Генрих сегодня устал от моего идеализма. Его маты скачут по поверхности пруда. От правды жизни в пространстве проявляются пустые бутылки и окурки.
— Ебаное наше гуманитарное образование, – чеканит Генрих. — Я тебе как филолог скажу: Федор Михалыч Достоевский был долбоёб. Он же как делал? Он ебал малолетку в бане, а потом, каясь в содеянном, корявыми словами описывал, какая хорошая Сонечка Мармеладова и как её жалко. А вот если бы он ту Сонечку с беспредела выдернул, а она в тот же день у его же старшаков лавэ спиздила, да он бы поехал эту хуйню разводить, да ночью, да пансионат как раз напротив кладбища, — он бы про Сонечку написал совсем другое. При удачном раскладе, конечно.
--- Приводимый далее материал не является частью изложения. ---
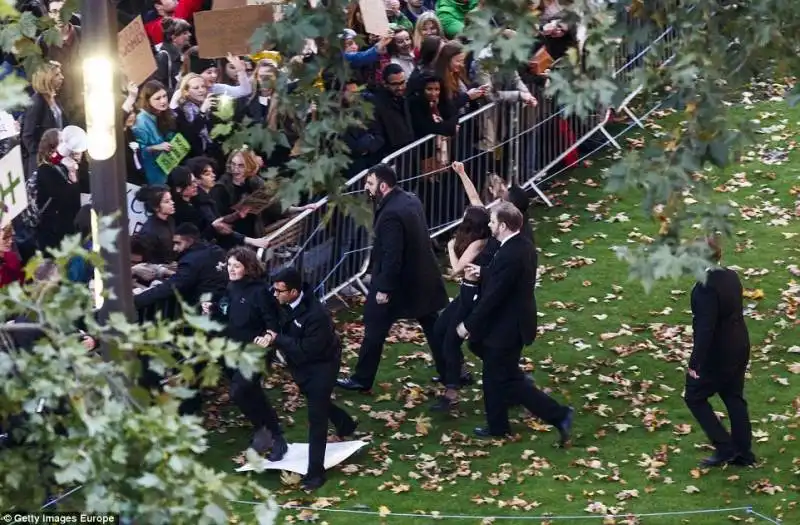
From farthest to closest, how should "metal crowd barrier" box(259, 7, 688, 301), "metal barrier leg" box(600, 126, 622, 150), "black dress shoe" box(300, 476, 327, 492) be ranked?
"metal barrier leg" box(600, 126, 622, 150) < "metal crowd barrier" box(259, 7, 688, 301) < "black dress shoe" box(300, 476, 327, 492)

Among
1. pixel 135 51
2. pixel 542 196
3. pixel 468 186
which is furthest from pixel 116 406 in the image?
pixel 542 196

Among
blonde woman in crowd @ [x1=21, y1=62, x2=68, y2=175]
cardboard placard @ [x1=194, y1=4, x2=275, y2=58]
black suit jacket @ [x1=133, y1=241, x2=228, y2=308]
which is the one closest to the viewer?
black suit jacket @ [x1=133, y1=241, x2=228, y2=308]

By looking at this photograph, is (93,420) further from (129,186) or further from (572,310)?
(572,310)

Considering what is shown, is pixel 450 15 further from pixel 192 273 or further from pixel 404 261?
pixel 192 273

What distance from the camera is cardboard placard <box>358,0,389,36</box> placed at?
13.3 meters

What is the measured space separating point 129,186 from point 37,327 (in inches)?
288

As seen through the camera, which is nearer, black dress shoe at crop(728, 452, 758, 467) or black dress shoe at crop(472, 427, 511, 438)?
black dress shoe at crop(728, 452, 758, 467)

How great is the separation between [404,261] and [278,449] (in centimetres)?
196

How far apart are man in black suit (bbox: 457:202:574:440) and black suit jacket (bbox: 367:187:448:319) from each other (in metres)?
0.84

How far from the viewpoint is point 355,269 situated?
44.5ft

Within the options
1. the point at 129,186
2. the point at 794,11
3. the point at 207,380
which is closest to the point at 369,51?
the point at 129,186

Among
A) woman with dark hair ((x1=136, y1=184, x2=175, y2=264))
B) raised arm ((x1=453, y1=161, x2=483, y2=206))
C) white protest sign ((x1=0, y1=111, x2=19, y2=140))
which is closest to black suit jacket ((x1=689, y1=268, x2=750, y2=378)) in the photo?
raised arm ((x1=453, y1=161, x2=483, y2=206))

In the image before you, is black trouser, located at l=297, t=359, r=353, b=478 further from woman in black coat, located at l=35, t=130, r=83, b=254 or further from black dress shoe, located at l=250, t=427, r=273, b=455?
woman in black coat, located at l=35, t=130, r=83, b=254

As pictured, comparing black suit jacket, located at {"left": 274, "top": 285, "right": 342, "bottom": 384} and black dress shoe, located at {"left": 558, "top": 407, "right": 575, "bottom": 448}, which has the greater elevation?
black suit jacket, located at {"left": 274, "top": 285, "right": 342, "bottom": 384}
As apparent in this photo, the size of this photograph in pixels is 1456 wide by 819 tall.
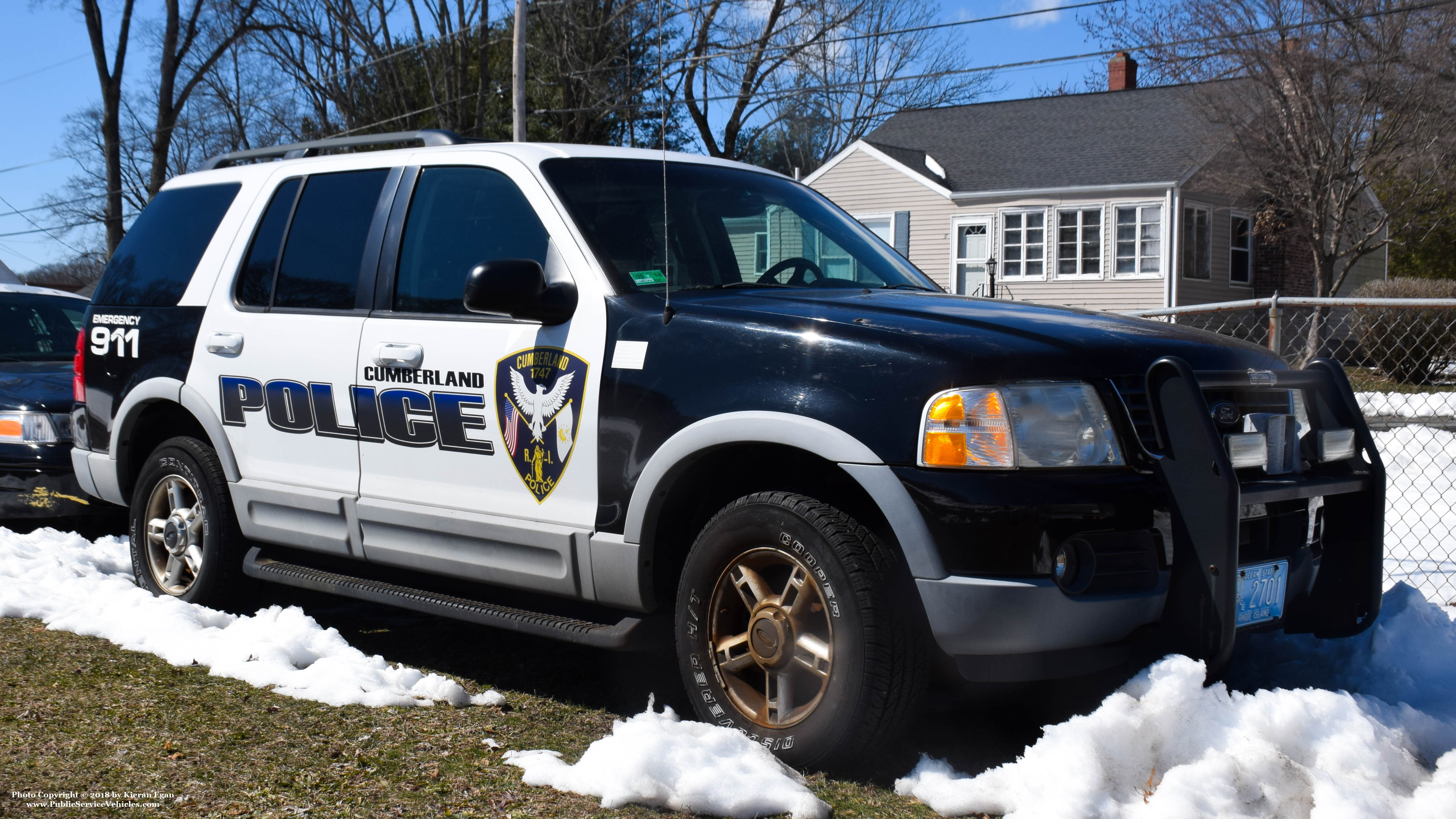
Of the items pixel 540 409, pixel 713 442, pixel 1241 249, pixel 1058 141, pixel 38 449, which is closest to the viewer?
pixel 713 442

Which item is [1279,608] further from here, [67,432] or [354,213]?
[67,432]

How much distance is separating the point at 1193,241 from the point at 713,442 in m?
26.9

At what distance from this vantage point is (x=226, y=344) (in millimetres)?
5219

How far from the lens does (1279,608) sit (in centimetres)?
371

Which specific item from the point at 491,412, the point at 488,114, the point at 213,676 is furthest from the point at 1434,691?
the point at 488,114

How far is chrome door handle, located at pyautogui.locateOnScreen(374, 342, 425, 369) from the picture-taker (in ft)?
14.7

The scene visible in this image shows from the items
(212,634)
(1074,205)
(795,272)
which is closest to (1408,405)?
(795,272)

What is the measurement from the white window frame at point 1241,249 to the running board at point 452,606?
89.5ft

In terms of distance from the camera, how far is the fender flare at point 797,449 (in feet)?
11.0

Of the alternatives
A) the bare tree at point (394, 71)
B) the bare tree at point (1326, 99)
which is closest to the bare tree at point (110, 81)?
the bare tree at point (394, 71)

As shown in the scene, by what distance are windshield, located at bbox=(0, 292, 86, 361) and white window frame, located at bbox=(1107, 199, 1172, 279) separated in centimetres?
2299

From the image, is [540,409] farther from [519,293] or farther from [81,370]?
[81,370]

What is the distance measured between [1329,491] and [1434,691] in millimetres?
694

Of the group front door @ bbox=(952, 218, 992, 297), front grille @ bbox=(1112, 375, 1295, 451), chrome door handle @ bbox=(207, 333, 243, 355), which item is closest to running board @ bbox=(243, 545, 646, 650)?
chrome door handle @ bbox=(207, 333, 243, 355)
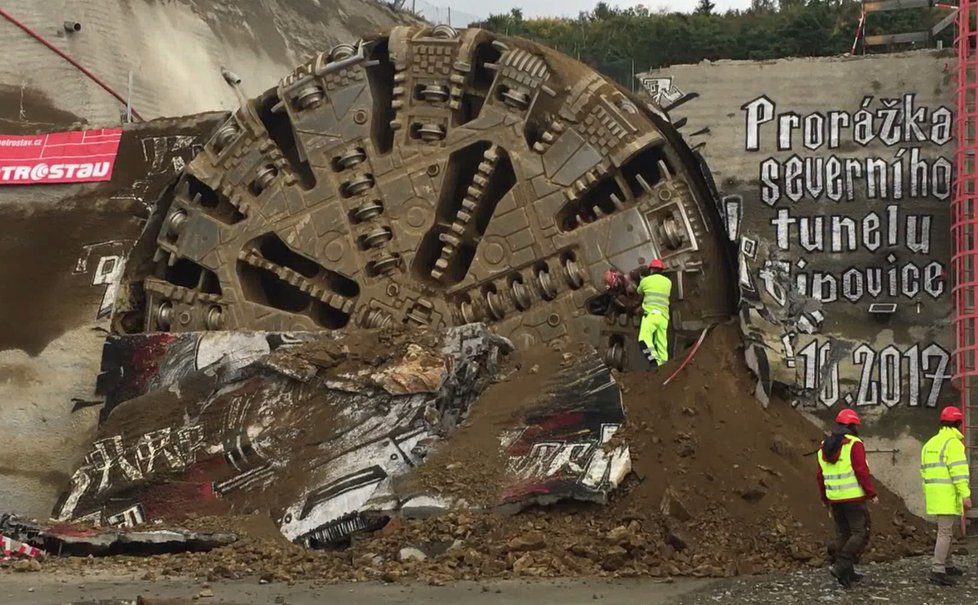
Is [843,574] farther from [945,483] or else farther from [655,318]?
[655,318]

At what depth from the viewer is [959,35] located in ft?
50.9

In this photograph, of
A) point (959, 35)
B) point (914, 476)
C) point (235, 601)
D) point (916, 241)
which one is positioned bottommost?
point (914, 476)

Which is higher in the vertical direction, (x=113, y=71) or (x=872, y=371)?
(x=113, y=71)

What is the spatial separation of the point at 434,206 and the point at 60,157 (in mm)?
7671

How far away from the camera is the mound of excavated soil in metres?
10.3

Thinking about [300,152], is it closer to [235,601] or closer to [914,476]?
[235,601]

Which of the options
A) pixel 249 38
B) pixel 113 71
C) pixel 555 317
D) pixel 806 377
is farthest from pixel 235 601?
pixel 249 38

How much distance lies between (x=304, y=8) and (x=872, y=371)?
750 inches

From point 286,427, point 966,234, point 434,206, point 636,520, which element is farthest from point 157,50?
point 636,520

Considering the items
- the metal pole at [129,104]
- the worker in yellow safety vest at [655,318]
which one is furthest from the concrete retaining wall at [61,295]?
the worker in yellow safety vest at [655,318]

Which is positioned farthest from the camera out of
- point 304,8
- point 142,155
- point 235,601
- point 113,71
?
point 304,8

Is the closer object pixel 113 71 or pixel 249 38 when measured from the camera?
pixel 113 71

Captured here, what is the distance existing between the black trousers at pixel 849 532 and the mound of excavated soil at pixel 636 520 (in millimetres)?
556

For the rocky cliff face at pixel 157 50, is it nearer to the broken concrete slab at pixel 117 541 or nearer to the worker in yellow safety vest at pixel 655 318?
the broken concrete slab at pixel 117 541
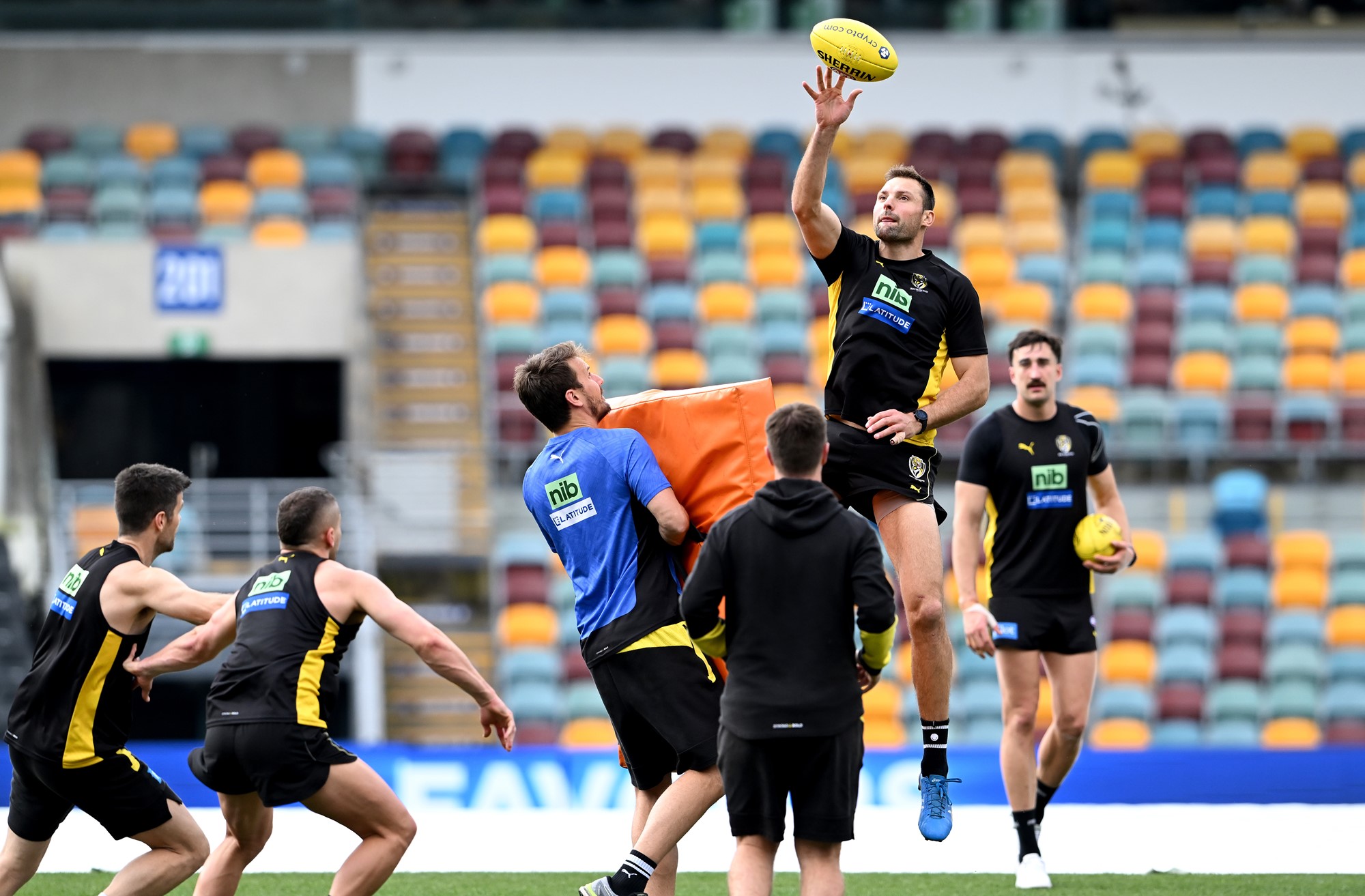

Из всех видов лжи циничный журналюга и прожжёный пиарщик Генрих больше всего ненавидит ложь во спасение:
— А хуже всего то, что этот бред педофила-эпилептика включили в школьную программу. И теперь поколения идиотов думают, что проститутки тоже люди и что преступника тянет на место преступления. И ведут себя соответственно. Даже если вся эта школьная блевотина давно забыта напрочь и жизненный опыт показывает обратное, всё равно где-то на подкорке что-то остаётся. От этого неадеквата и проблемы. Вот, к примеру, праздновали твари день рождения — ведь тоже люди, надо же расслабиться, да? Так пока охранник за шампанским бегал, они именинницу кухонным ножом проткнули от печени до лёгкого и сбросили с третьего этажа. И сидят дальше пьют. Тот приходит: а где Наташка? А хер знает. Пошла куда-то. А почему одежда здесь? На улице же мороз градусов тридцать. Ну так… что-то разоралась, не оделась и ушла. Ага, и кровь на кухне. Так это курицу разделывали. Какую, нахуй, курицу, вы пельмени-то сварить не можете, вы чё, твари?! Ну что. Всем оставаться на местах. Вызывает водителя. Пока тот поднимается, спрашивает по-хорошему. Вдвоём уже тварей запирают на кухне, один сторожит, другой по-быстрому обыскивает хату, потом выдергивают по одной и спрашивают по-плохому. Как спрашивают? Элементарно. Записывай: в ванну — ледяной воды, загибашь туда тварь, притапливаешь башку и считаешь до сорока. Приподнимаешь за шкирку, считаешь до десяти, повторяешь. Холотропное дыхание по методу доктора Бутейко. Потому что если их просто пиздить, то, во-первых, следы остаются, а во-вторых, могут броню включить, они упрямые. А время дорого. Так что — шок — это по-нашему. Первая же сдаёт со второго, максимум с третьего захода. Но нет Наташки под окном — нету! Ну значит, заметил кто-то и на больничку отвёз. Так. Статья 105. Все разбегаются, как мыши. Тварей — к станции метро (кто придумал, что у них паспорта забирают? Приходят сами на смену, как в офис, половина вообще семейные), пацаны по домам пока. Через пару дней бандерша снимает новую хату, благо, левый паспорт на штрафстоянке стоит 500 рублей, обзванивает девчонок — и всё сначала. А Наташка, говорят, вернулась через два месяца. В дружный коллектив. Живучая оказалась: сама и дошла до больнички по снегу — в чулочках и с рукояткой ножа из-под маечки.